François Jolivet (born 21 March 1966) is a French politician of La République En Marche! (LREM) who was elected to the French National Assembly on 18 June 2017, representing the department of Indre.

==Political career==
From 1995 to his election as parliamentarian in 2017, Jolivet was the mayor Saint-Maur as a member of the Union for a Popular Movement and then the Miscellaneous right.

In parliament, Jolivet serves on the Finance Committee. In addition to his committee assignments, he is a member of the French-Russian Parliamentary Friendship Group and of the French delegation to the Parliamentary Assembly of the Organization for Security and Co-operation in Europe (OSCE).

==Political positions==
In July 2019, Jolivet decided not to align with his parliamentary group's majority and became one of 52 LREM members who abstained from a vote on the French ratification of the European Union’s Comprehensive Economic and Trade Agreement (CETA) with Canada.

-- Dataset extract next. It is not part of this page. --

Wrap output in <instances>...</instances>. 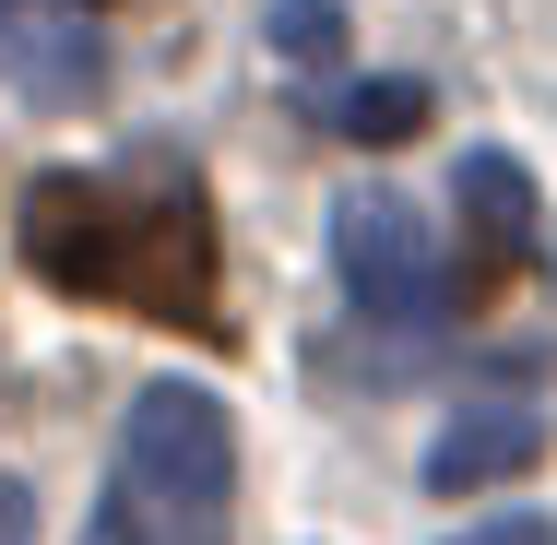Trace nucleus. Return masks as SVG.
<instances>
[{"label": "nucleus", "instance_id": "obj_2", "mask_svg": "<svg viewBox=\"0 0 557 545\" xmlns=\"http://www.w3.org/2000/svg\"><path fill=\"white\" fill-rule=\"evenodd\" d=\"M225 498H237L225 404L190 392V380H154L119 416L108 498H96V534L84 545H225Z\"/></svg>", "mask_w": 557, "mask_h": 545}, {"label": "nucleus", "instance_id": "obj_1", "mask_svg": "<svg viewBox=\"0 0 557 545\" xmlns=\"http://www.w3.org/2000/svg\"><path fill=\"white\" fill-rule=\"evenodd\" d=\"M12 249L36 285L119 309V321H166L190 344H225V261H214V214H202V178L178 166H48L12 214Z\"/></svg>", "mask_w": 557, "mask_h": 545}, {"label": "nucleus", "instance_id": "obj_3", "mask_svg": "<svg viewBox=\"0 0 557 545\" xmlns=\"http://www.w3.org/2000/svg\"><path fill=\"white\" fill-rule=\"evenodd\" d=\"M333 261H344V297H356L380 332H428L440 321V249H428L416 202L356 190V202L333 214Z\"/></svg>", "mask_w": 557, "mask_h": 545}, {"label": "nucleus", "instance_id": "obj_4", "mask_svg": "<svg viewBox=\"0 0 557 545\" xmlns=\"http://www.w3.org/2000/svg\"><path fill=\"white\" fill-rule=\"evenodd\" d=\"M534 261V178L510 154H462V297H498Z\"/></svg>", "mask_w": 557, "mask_h": 545}, {"label": "nucleus", "instance_id": "obj_6", "mask_svg": "<svg viewBox=\"0 0 557 545\" xmlns=\"http://www.w3.org/2000/svg\"><path fill=\"white\" fill-rule=\"evenodd\" d=\"M546 462V404H462L440 438H428V486L440 498H474V486H510Z\"/></svg>", "mask_w": 557, "mask_h": 545}, {"label": "nucleus", "instance_id": "obj_9", "mask_svg": "<svg viewBox=\"0 0 557 545\" xmlns=\"http://www.w3.org/2000/svg\"><path fill=\"white\" fill-rule=\"evenodd\" d=\"M462 545H557V534L534 522V510H510V522H486V534H462Z\"/></svg>", "mask_w": 557, "mask_h": 545}, {"label": "nucleus", "instance_id": "obj_8", "mask_svg": "<svg viewBox=\"0 0 557 545\" xmlns=\"http://www.w3.org/2000/svg\"><path fill=\"white\" fill-rule=\"evenodd\" d=\"M273 48H285V60H344V12L333 0H285V12H273Z\"/></svg>", "mask_w": 557, "mask_h": 545}, {"label": "nucleus", "instance_id": "obj_7", "mask_svg": "<svg viewBox=\"0 0 557 545\" xmlns=\"http://www.w3.org/2000/svg\"><path fill=\"white\" fill-rule=\"evenodd\" d=\"M333 131L344 143H404V131H428V84H344Z\"/></svg>", "mask_w": 557, "mask_h": 545}, {"label": "nucleus", "instance_id": "obj_5", "mask_svg": "<svg viewBox=\"0 0 557 545\" xmlns=\"http://www.w3.org/2000/svg\"><path fill=\"white\" fill-rule=\"evenodd\" d=\"M0 84L48 96V108L96 96V24L72 0H0Z\"/></svg>", "mask_w": 557, "mask_h": 545}]
</instances>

In early 2019, together with around twenty other LREM members, Jolivet proposed to re-establish a solidarity tax on wealth, which had been abolished the previous year.

In 2021, Jolivet sponsored legislation aimed at prohibiting the use of gender-neutral language in government publications, arguing that it "blurs the message and complicates the learning of the French language."

In February 2022, Jolivet went against the party line again and was one of six LREM legislators who supported the Republicans’ motion for a ban on wearing hijabs in sports competitions.